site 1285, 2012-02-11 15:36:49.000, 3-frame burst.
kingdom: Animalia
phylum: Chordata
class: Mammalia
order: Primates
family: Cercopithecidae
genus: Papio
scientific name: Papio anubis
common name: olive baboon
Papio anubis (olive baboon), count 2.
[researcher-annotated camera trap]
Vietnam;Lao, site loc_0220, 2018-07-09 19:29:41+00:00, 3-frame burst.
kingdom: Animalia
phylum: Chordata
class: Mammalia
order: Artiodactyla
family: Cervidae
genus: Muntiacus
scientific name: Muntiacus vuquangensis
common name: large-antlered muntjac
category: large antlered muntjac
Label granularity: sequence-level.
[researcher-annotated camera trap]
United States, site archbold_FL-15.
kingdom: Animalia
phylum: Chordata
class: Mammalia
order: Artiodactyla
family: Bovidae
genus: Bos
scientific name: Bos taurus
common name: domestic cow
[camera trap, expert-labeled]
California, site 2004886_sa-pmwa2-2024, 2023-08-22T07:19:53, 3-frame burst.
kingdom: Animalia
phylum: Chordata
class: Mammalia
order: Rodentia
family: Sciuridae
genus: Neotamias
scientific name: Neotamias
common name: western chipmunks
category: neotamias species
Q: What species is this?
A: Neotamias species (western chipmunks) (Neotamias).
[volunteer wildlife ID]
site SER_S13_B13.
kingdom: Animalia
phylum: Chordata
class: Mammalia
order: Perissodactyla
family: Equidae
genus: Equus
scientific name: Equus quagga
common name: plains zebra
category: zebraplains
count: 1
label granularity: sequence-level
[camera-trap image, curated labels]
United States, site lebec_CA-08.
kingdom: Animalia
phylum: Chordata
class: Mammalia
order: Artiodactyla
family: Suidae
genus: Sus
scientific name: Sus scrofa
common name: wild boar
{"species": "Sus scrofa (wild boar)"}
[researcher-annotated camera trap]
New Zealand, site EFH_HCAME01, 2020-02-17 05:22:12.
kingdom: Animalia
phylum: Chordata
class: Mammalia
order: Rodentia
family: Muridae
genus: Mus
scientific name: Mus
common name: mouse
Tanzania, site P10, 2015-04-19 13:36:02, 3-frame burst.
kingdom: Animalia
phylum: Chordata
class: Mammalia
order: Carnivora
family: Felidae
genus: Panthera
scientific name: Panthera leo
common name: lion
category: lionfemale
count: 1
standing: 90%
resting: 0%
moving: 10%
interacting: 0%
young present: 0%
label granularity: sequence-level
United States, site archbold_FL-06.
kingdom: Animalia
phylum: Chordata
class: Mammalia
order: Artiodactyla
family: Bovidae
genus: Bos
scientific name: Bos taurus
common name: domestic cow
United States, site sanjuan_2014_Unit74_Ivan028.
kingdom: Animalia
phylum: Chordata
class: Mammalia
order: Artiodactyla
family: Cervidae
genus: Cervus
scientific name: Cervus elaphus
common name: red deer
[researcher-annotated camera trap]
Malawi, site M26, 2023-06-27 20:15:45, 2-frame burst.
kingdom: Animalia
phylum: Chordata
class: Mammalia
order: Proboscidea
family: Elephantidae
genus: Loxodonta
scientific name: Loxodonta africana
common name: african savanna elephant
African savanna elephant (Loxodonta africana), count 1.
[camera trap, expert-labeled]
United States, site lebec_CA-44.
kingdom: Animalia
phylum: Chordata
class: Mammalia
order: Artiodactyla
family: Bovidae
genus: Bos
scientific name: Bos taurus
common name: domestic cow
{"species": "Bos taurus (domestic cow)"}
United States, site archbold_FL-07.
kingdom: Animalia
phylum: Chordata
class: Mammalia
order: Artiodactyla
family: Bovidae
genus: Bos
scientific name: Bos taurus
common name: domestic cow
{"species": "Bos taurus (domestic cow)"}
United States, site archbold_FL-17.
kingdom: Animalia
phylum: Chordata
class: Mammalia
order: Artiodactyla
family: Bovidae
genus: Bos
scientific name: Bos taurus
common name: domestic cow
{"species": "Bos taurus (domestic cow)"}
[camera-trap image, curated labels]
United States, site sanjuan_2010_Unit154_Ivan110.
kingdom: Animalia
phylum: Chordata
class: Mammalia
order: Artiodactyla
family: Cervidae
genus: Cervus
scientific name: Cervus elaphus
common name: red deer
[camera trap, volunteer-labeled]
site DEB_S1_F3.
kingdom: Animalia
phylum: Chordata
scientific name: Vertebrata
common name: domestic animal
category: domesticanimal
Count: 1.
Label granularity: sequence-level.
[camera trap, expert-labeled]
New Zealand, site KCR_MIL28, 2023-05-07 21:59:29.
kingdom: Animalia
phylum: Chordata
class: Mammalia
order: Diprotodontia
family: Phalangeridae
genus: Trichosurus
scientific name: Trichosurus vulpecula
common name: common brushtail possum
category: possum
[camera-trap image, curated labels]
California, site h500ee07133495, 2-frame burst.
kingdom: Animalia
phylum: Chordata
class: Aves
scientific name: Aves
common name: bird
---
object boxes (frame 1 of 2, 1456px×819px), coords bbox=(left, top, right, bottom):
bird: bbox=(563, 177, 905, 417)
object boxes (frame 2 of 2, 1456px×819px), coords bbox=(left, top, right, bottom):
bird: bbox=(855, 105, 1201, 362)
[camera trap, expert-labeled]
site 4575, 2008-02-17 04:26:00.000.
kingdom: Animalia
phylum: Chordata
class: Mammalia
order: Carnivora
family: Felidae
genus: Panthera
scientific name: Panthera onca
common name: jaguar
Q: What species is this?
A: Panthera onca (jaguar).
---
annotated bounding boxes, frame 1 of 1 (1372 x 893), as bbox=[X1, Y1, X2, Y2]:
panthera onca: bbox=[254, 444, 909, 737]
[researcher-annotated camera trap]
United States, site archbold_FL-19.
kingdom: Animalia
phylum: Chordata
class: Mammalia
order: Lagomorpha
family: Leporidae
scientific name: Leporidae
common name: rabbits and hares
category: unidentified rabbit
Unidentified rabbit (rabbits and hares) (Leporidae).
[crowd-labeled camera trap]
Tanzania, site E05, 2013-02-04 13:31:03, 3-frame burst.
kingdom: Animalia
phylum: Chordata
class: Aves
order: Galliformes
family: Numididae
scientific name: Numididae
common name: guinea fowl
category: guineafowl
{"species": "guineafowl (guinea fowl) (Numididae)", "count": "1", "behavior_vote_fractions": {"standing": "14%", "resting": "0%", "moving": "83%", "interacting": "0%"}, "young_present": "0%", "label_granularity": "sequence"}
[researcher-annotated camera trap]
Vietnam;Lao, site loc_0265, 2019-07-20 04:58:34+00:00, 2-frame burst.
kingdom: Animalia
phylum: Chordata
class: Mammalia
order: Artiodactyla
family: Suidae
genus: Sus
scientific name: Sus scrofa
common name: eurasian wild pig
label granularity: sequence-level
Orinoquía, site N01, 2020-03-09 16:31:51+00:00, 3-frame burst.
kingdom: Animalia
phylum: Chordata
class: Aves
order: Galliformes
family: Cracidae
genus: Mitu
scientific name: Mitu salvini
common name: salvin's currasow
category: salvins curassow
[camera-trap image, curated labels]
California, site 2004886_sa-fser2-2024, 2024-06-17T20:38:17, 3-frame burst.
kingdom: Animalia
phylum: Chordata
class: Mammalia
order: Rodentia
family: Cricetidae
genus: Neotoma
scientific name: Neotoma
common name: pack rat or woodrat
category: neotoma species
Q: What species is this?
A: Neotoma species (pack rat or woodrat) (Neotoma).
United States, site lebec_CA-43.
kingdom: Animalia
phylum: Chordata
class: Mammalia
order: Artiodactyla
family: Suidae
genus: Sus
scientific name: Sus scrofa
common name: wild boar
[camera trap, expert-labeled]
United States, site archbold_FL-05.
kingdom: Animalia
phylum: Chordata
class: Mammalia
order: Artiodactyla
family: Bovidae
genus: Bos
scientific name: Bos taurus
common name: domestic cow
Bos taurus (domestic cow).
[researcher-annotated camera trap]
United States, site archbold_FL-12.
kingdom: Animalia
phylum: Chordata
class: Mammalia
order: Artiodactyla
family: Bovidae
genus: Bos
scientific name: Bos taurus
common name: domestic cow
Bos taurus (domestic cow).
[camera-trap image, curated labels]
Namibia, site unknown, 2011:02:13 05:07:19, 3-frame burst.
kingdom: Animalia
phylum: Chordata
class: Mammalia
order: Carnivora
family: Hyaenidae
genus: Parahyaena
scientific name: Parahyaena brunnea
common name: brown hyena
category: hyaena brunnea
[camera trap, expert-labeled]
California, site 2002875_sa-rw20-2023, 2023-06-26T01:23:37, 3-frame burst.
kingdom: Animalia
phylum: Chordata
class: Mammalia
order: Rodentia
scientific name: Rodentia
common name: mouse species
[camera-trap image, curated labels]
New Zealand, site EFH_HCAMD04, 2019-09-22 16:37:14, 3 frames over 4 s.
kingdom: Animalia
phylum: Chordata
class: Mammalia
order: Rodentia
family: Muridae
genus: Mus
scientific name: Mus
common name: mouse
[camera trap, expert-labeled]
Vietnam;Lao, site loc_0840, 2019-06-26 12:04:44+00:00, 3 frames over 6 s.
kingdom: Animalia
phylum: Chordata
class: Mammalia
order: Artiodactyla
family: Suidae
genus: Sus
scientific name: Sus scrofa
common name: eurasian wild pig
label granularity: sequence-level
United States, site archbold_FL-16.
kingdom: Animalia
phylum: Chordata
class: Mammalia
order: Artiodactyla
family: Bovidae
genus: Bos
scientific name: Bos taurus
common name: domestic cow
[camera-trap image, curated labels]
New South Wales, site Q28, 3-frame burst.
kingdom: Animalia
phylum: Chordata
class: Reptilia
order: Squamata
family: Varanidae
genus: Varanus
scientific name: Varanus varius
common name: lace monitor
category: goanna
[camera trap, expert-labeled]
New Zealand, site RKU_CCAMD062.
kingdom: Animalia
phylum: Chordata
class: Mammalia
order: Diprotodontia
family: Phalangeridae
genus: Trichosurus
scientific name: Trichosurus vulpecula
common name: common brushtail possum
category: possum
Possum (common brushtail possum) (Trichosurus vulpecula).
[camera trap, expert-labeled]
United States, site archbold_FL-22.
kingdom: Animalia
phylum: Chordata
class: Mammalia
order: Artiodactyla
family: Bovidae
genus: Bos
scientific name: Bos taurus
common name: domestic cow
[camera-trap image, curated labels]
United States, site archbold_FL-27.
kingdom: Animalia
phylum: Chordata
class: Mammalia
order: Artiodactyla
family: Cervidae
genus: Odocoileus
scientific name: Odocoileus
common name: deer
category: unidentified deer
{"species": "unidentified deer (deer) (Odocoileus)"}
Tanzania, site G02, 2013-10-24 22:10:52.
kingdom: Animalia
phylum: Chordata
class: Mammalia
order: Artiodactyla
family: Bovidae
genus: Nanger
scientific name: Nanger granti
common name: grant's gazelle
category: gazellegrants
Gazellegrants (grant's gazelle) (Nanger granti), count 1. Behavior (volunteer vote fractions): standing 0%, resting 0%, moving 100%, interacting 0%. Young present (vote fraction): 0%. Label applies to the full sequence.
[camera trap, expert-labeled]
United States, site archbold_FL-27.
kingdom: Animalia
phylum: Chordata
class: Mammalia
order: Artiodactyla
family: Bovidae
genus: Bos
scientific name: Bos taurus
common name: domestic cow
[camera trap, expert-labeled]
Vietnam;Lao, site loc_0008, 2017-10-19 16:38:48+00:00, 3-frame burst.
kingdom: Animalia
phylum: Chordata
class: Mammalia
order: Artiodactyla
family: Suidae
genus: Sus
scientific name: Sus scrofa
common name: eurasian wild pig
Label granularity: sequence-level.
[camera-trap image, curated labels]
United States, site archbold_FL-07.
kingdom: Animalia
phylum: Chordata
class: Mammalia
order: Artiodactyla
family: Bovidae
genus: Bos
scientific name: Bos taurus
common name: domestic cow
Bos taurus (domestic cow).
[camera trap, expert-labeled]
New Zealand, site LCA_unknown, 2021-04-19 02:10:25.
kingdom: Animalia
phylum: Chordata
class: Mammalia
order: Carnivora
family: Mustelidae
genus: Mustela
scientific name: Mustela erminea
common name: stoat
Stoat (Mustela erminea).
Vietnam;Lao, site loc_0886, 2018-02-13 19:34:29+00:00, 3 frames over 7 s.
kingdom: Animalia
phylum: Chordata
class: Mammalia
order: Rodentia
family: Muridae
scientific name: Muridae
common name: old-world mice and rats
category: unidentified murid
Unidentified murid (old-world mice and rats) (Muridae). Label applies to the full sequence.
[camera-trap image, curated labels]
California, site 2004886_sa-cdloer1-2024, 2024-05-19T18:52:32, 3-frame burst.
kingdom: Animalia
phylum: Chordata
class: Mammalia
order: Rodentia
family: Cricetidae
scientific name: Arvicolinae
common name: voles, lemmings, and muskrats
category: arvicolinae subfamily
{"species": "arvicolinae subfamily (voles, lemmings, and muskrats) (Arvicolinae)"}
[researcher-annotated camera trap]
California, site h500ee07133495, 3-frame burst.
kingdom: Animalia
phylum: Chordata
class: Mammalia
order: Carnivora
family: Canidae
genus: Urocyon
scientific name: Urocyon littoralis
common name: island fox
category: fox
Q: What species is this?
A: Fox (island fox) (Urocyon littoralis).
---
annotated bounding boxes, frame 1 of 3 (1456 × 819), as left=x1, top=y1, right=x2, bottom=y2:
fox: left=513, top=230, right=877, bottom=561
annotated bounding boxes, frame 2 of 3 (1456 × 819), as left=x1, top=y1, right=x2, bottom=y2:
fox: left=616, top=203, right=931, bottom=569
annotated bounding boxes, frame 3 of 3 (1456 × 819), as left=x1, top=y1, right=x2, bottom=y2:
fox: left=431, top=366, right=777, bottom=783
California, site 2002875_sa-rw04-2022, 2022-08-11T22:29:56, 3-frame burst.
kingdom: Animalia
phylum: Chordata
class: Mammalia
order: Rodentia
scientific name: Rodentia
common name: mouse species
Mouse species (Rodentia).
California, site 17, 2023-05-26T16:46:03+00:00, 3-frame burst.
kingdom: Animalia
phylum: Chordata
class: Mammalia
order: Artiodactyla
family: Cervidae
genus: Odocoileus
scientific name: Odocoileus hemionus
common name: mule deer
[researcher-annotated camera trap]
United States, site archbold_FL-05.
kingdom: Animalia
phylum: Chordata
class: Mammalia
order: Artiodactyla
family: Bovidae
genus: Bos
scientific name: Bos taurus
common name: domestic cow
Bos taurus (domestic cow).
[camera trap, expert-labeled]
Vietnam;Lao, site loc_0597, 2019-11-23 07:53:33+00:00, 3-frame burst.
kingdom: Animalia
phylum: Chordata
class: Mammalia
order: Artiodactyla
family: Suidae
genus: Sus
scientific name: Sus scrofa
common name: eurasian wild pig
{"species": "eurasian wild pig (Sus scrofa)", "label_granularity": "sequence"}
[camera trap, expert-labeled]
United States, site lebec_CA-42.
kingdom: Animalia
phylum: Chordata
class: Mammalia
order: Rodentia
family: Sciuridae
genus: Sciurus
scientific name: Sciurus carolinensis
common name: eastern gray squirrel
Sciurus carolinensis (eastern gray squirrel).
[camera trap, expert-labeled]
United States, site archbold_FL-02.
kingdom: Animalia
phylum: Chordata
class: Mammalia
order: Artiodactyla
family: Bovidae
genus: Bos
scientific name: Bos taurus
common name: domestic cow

• What the task asks: Would you give the number of lines in this listing that include "over"? Only the number, please.

• Output of the exercise: 3